宮城のニュース

<せんだい進行形>地銀、IT駆使し効率営業、七十七銀「オムニチャネル」導入 仙台銀クラウドサービス

 仙台圏の地方銀行で情報技術(IT)を活用した営業戦略が広がっている。七十七銀行は10月、個人顧客との非対面の接点をフル活用する「オムニチャネル」を導入。仙台銀行は11月に取引先企業向けのクラウド型サービスを始める。少子高齢化とインターネットの浸透で窓口への来店が減少する中、ITを駆使した顧客支援が鍵を握りそうだ。(報道部・高橋一樹)

◎七十七銀「オムニチャネル」導入 顧客ニーズを統合管理

 七十七銀のオムニチャネルは直訳すると「全ての回路」。営業店、現金自動預払機(ATM)、スマートフォンアプリ、インターネットなど、銀行と顧客をつなぐあらゆる接点が相互に連動し、情報を共有する仕組みだ。
 根幹となるのはNTTデータ(東京)のサービス「CXMソリューション」。各接点の情報を統合管理することで、接点同士が情報をやりとりするのと同じ効果をもたらす=図=。一つの接点で得た顧客情報を基に、別の接点でニーズに沿った情報を提供する。
 例えば、顧客が銀行のアプリで住宅ローンのリンクを閲覧した場合、その顧客がATMを操作すると、ATMの画面に住宅ローンの案内を表示する。そこでも閲覧があれば、さらにスマホにメッセージで案内を送るといった具合だ。
 七十七銀個人ダイレクト推進課の結城純弥課長代理は「従来は各接点が個別に情報発信していたが、最適な商品を最適なタイミングで提供できるようになった」と説明する。
 接点の履歴は常時更新され、顧客ごとに情報の優先順位が付く。複数の接点で情報提供しても反応がなければ、別の商品の提案に切り替わるという。
 七十七銀は2018年9月〜19年2月、試験的にシステムを導入。そのデータを基にした「フリーローンに関心がありそうな顧客リスト」で営業電話をかけて検証した結果、成約につながる割合が「100件に1件」から「8.5件に1件」にアップしたという。
 システムは各営業店の窓口行員も活用。顧客との手続き中に情報を閲覧し、商品提案に生かせるようになった。
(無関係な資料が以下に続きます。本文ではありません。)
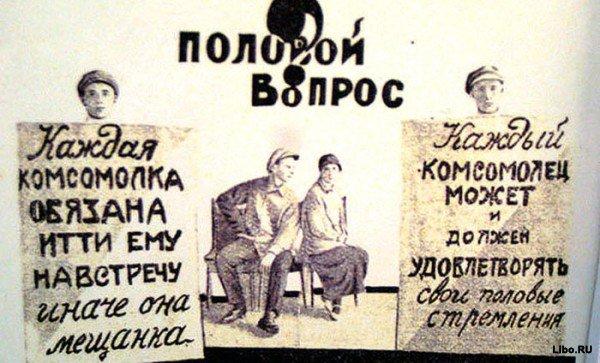 Русская сексуальная революция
検討、不明、拒否といった顧客の反応も登録すれば、その後の情報提供に反映される。
 結城課長代理は「関心のあるお客さまに絞ってセールスできれば業務効率化になる。アプリやATMしか使わない若い層とのつながりも強化できるはずだ」と期待する。

◎仙台銀クラウドサービス開始へ 企業マッチング後押し

 仙台銀行は12日、取引先企業が利用できるクラウド型の経営支援サービス「仙台ビッグアドバンス」の運営をスタートさせる。全国の金融機関が参加するプラットフォームを活用し、ビジネスマッチングや新事業創出をサポートする。
 サービスは有料の専用ウェブサイトを通じて利用する。企業は自社の販売や人材採用のニーズを登録でき、協業できそうな企業とのマッチングを依頼すると、仙台銀と相手の取引金融機関が面談などを調整する。
 サイトでは会員の大手企業が呼び掛けるプロジェクトへの応募や、自社サイトの作成が可能。従業員が会員企業のクーポンを利用することもできる。月額利用料は1法人3300円。
 ビッグアドバンスは2018年4月、横浜信用金庫(横浜市)とITベンチャーのココペリ(東京)が開発し、19年から他の金融機関も導入。10月末時点の大手企業の登録は約400社、中小は約6300社。本年度末には約30の地銀・信金が参加する見通しだ。
 東北での導入は仙台銀が初めて。地元企業応援部本業支援室の担当者は「全国の企業とつながる機会が持てる。一般的なマッチングサイトと異なり、金融機関が入ることで安心して利用してもらえる」と話す。

◎来店客減戦略の背景に

 地銀がIT戦略に力を入れる背景には、顧客に接する最大の機会だった実店舗への来店客減少がある。現在はインターネットが普及し、特段の用事がない限り窓口に全く行かない顧客も少なくない。人口の多い都市部でも店舗の重要性は薄れている。
 七十七銀行によると、店舗窓口の利用件数は2018年度上半期に一店舗当たり平均133件で、08年度の210件から3割以上減った。ATMの利用件数も2割近く減っており、減少傾向は続きそうだ。
 仙台市中心部でも店舗の再編が進む。七十七銀は昨年6月に青葉区の芭蕉の辻支店を本店に統合。今年8月には同区の仙台駅前支店を近くの名掛丁支店に統合した。
 同行は「店舗が重要な接点であることに変わりはないが、持てる資源を最大限に活用しながら利便性向上に努めたい」としている。